— INSTRUCTION —
Extract each line of the records below that contains the word "nearest".

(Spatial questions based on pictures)

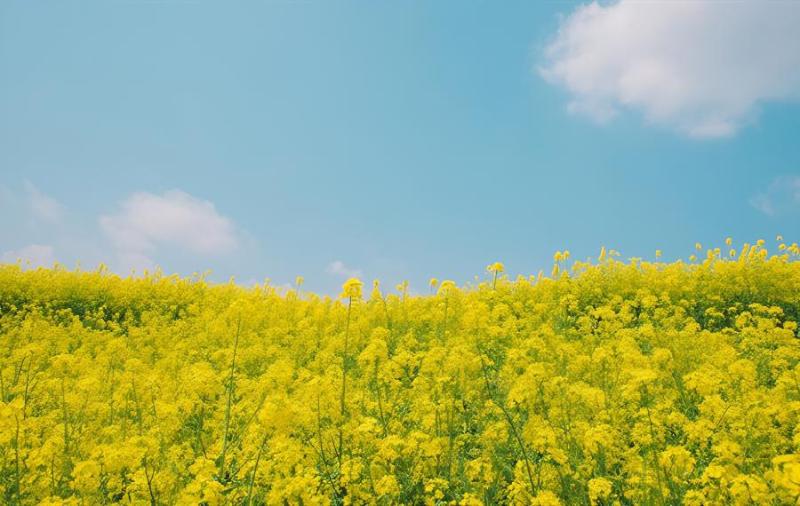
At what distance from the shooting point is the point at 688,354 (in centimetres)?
731

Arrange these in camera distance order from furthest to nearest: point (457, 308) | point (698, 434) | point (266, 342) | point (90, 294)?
point (90, 294) → point (457, 308) → point (266, 342) → point (698, 434)

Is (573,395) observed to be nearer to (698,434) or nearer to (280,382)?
(698,434)

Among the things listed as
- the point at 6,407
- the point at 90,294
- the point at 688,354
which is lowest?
the point at 6,407

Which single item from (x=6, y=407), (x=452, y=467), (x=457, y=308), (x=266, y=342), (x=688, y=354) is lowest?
(x=452, y=467)

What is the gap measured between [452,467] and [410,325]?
22.1ft

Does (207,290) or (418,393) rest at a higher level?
(207,290)

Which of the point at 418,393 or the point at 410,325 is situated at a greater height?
the point at 410,325

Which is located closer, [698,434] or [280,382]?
[698,434]

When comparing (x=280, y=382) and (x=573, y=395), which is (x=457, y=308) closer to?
(x=280, y=382)

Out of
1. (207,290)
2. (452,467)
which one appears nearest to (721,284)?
(452,467)

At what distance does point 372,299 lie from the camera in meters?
12.5

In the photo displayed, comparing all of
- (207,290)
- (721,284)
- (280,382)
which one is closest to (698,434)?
(280,382)

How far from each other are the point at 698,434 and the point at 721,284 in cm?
866

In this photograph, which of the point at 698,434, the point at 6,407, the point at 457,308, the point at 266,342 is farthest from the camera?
the point at 457,308
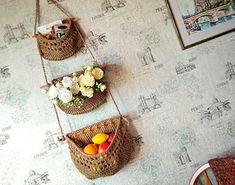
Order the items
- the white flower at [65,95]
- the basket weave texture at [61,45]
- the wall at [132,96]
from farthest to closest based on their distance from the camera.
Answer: the wall at [132,96]
the basket weave texture at [61,45]
the white flower at [65,95]

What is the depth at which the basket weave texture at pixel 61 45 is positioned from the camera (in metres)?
1.92

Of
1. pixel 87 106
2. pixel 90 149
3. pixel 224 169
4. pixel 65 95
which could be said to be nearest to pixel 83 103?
pixel 87 106

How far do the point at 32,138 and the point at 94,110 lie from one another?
1.40ft

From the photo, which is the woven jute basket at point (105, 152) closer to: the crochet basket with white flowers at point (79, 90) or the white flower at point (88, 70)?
the crochet basket with white flowers at point (79, 90)

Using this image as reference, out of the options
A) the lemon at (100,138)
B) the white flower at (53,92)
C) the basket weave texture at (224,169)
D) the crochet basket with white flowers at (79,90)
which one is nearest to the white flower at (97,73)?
the crochet basket with white flowers at (79,90)

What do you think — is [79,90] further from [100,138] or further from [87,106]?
[100,138]

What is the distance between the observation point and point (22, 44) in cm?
202

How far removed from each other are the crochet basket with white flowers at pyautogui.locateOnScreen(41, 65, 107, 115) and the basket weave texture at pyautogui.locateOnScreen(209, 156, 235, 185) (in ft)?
2.57

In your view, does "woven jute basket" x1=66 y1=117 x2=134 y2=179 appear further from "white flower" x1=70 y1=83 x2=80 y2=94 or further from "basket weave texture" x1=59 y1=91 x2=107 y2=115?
"white flower" x1=70 y1=83 x2=80 y2=94

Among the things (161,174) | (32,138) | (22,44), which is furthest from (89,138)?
(22,44)

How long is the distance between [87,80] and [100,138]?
36 centimetres

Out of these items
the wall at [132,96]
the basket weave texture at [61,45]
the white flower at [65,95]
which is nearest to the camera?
the white flower at [65,95]

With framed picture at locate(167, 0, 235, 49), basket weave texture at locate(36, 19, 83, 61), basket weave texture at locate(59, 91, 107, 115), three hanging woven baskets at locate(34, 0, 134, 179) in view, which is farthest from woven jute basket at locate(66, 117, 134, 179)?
framed picture at locate(167, 0, 235, 49)

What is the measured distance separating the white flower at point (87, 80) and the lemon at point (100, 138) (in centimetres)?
32
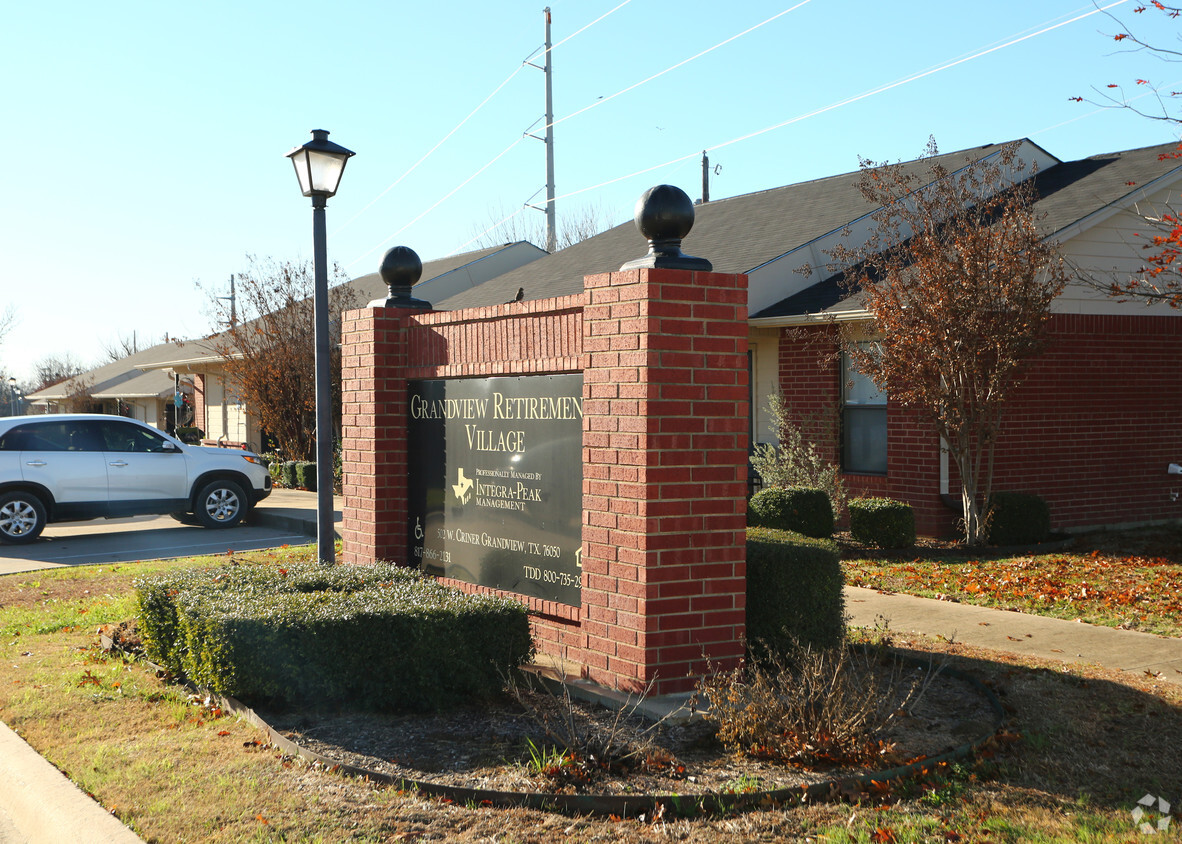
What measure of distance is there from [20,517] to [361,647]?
10645mm

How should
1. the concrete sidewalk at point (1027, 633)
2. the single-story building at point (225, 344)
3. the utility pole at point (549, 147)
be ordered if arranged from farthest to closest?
the utility pole at point (549, 147) → the single-story building at point (225, 344) → the concrete sidewalk at point (1027, 633)

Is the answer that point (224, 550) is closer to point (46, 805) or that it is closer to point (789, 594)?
point (46, 805)

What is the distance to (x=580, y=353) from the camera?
19.7ft

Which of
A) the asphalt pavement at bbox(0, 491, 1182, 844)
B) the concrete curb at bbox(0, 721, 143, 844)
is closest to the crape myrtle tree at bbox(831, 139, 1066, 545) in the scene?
the asphalt pavement at bbox(0, 491, 1182, 844)

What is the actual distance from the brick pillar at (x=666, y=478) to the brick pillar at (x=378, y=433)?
254 cm

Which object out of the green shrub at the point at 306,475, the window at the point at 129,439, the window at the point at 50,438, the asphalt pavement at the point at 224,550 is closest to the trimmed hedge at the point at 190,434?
the green shrub at the point at 306,475

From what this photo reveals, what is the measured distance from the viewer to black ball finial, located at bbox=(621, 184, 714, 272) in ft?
18.3

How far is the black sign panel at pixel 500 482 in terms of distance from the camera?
614cm

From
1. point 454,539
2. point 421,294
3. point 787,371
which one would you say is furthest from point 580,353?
point 421,294

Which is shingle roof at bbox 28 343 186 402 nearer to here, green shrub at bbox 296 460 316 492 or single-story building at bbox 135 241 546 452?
single-story building at bbox 135 241 546 452


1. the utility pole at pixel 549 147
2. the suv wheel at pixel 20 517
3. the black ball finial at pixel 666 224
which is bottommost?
the suv wheel at pixel 20 517

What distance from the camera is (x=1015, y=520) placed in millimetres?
11812

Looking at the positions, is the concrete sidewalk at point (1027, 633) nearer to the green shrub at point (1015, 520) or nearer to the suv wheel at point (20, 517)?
the green shrub at point (1015, 520)

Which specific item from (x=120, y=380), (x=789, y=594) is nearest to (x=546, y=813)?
(x=789, y=594)
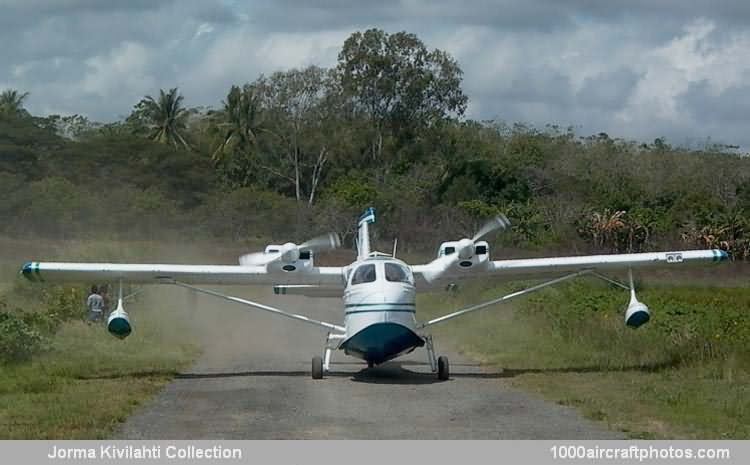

— SOLUTION FOR THIS TASK —
Arrange these in camera distance order from furthest to nearest: point (457, 308) | point (698, 434) | point (266, 342) | point (90, 294)?
which one appears nearest to (721,284)?
which could be said to be nearest to pixel 83 103?
which one is nearest to the white flower at (97,73)?
which is nearest to the camera?
Which specific item from (x=120, y=380), (x=789, y=594) is nearest to (x=546, y=813)?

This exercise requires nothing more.